Monday, September 15, 2008

Night and Fog
Alain Resnais
B&W and color, 31 minutes, 1955

A great shadow-line falls across the 20th century that effects as well as implicates all human activities and strategies that came before it. Activities include Art, both high art and low, including the relatively young arts of photography and cinema. The shadow is the Second World War and the Holocaust.

We are more aware of a social and political uneasiness in a work of art such as Shakespeare’s ‘A Merchant of Venice’ and its elements of anti-Semitism than previous eras of human history. Anyone who engages with Art (or Science, Politics, and other fields) feels, even if the intellect manages to avoid, the difficulty of that play.

The brilliance of Shakespeare’s language as well as some important lines spoken by Shylock about his treatment and condition as a Jew in an anti-Semitic environment cannot contrast, compare, or overcome the horrific issues brought to light by the Holocaust. With the emergence of Modernism as an aesthetic school, all texts (as all artwork like music and painting can be viewed as ‘texts’ in extreme definitions of postmodernism and other aesthetic schools) are subjected to analysis using every other cultural elements in our history. Shakespeare’s play is not less problematic for having been written before the Holocaust.
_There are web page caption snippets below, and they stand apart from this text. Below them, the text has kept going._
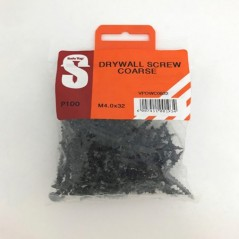 Value Pack Drywall Screws Course M4.0 X 32mm Quantity:100
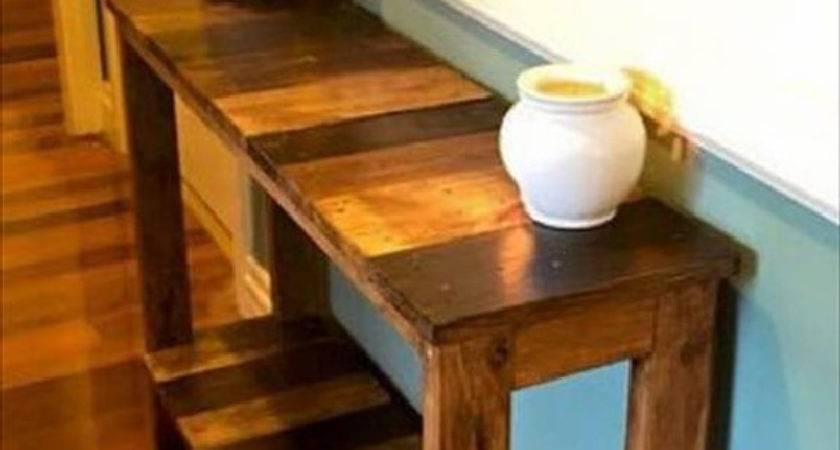 Latest Diy Pallet Ideas Your Home Pallets Designs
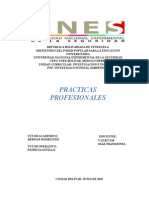 Informe de Pasantias Compleo Hasta La Fecha 12-06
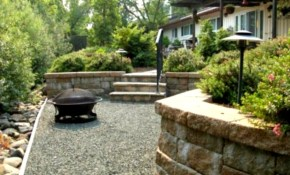 Best Backyard Ideas On A Budget Roomaloo Affordable Diy Landscaping intended for 14 Smart Initiatives of How to Make Affordable Backyard Ideas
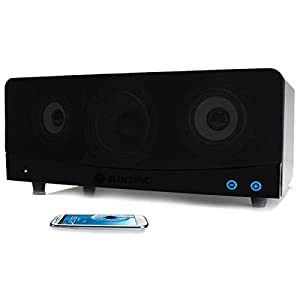 GOgroove BlueSYNC Wireless Bookshelf Speaker and Bluetooth Home Entertainment System with 2.1 Channel Stereo & Enhanced Bass - Works for Apple , Samsung , Sony , HTC , Toshiba and more Smartphones , Tablets , MP3 Players , TV's , Computers!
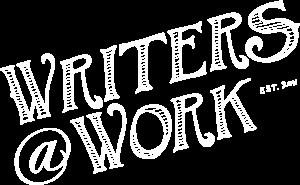 Writers_Logo.png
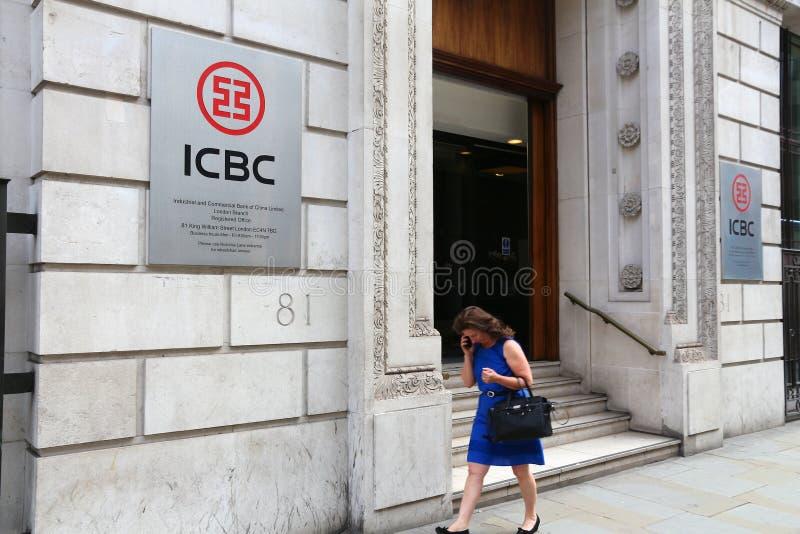 Banco Reino Unido de ICBC fotografia de stock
The short film “Night and Fog,” directed by Alain Resnais, uses the Art of cinema as a means of indicting the Nazis and all of those who cooperated with the corporatocracy that is a distinguishing feature of the Holocaust.
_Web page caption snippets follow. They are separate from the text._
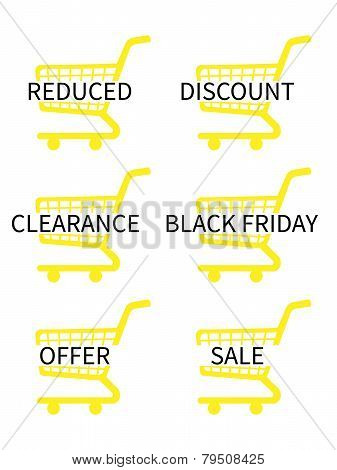 Yellow Shopping Cart Icons With Sale Texts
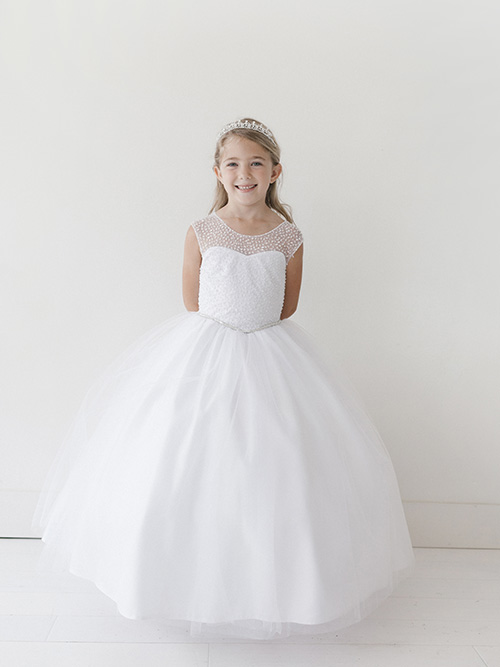 Floor Length Holy Communion Gown with Beaded Bodice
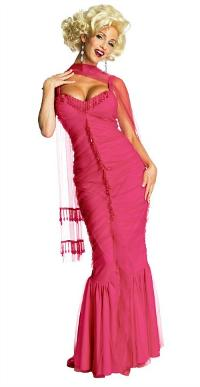 Madonna Marilyn Monroe Pink Dress Costume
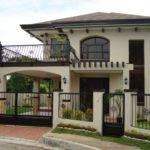 Storey House Balcony Design Myideasbedroom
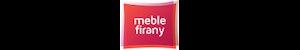 Meblefirany.pl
Resnais’s film is a documentary that mixes both color and black and white, still photographs and moving pictures, images and words. The narrator is Jean Cayrol, who was deported to Mauthausen and wrote a book called “Poems de la Nuit et du brouillard”—Poems of Night and Fog, from which Resnais takes the title of his documentary. He brings a gravitas, authority, and a difficult beauty to the narrative of the film.
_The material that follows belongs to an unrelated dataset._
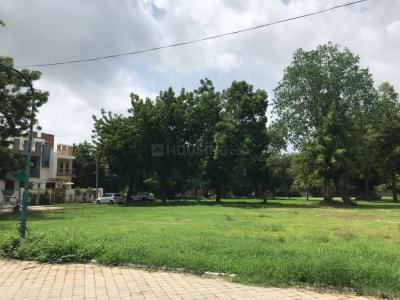 400 Sq.ft Residential Plot for Sale in Bopal, Ahmedabad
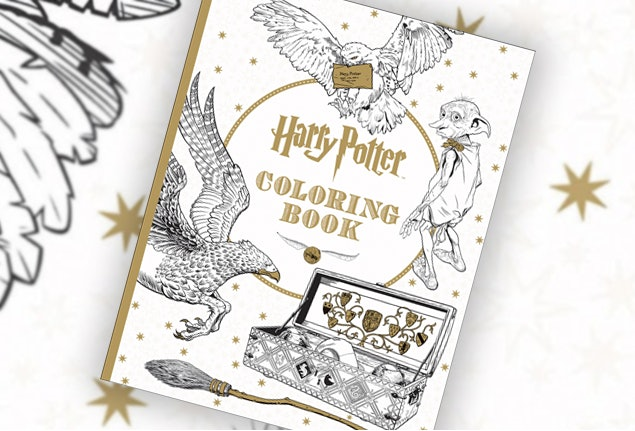 This Harry Potter Coloring Book For Grownups Is Every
The film is unafraid to mix the beautiful (landscapes and luminescent black and white scenic photography) with the brutal (images of the concentration camps’ prisoners and their abandoned belongings). Color is not used simplistically as a scheme to simplify whether an image is “bad,” “good” or even “neutral.” The mixture of color film and black and white, the ‘old’ versus a potentially comfortingly—because distant—modern and removed sense of the ‘new.’
There are no simplistic approaches to this short film and Resnais is firmly in control of his medium to keep our focus on his film’s subject. Interestingly, Chris Marker, the creator of La Jetee, the next film I will review, was part of Resnais’ team, utilizing his strengths in handling still images—providing movement into and between stills that mimics motion so well that the viewer is taken into the film as a motion picture.

Resnais makes his material move, focusing deeply into a still photograph of women prisoners’ hair cut away by the Nazis, resizing and reframing images, cutting from the past to the present, all of it guided by the voice of Cayrol.

The French New Wave emerged after the Second World War and, as I have noted in Truffaut’s short “Les Mistons,” there is something problematic that needs to be addressed in all art after the Holocaust.

The French New Wave impetus is partly due to the horrors of mid-century history, but also the continuing innovations, inventions (such as, color film, faster film stock) and the gradual return of prosperity. Having passed through the fires of war and horror, it would have been tempting to create a more sumptuous and beautiful art; but Resnais’ “Night and Fog” makes it explicit that the New Wave directors weren’t interested in any such easy returns to an idyllic sensibility, or to try and forget the lessons—emblemized by Cayrol’s dirge-like narration—that war and horror and the so-called blessings of modernity.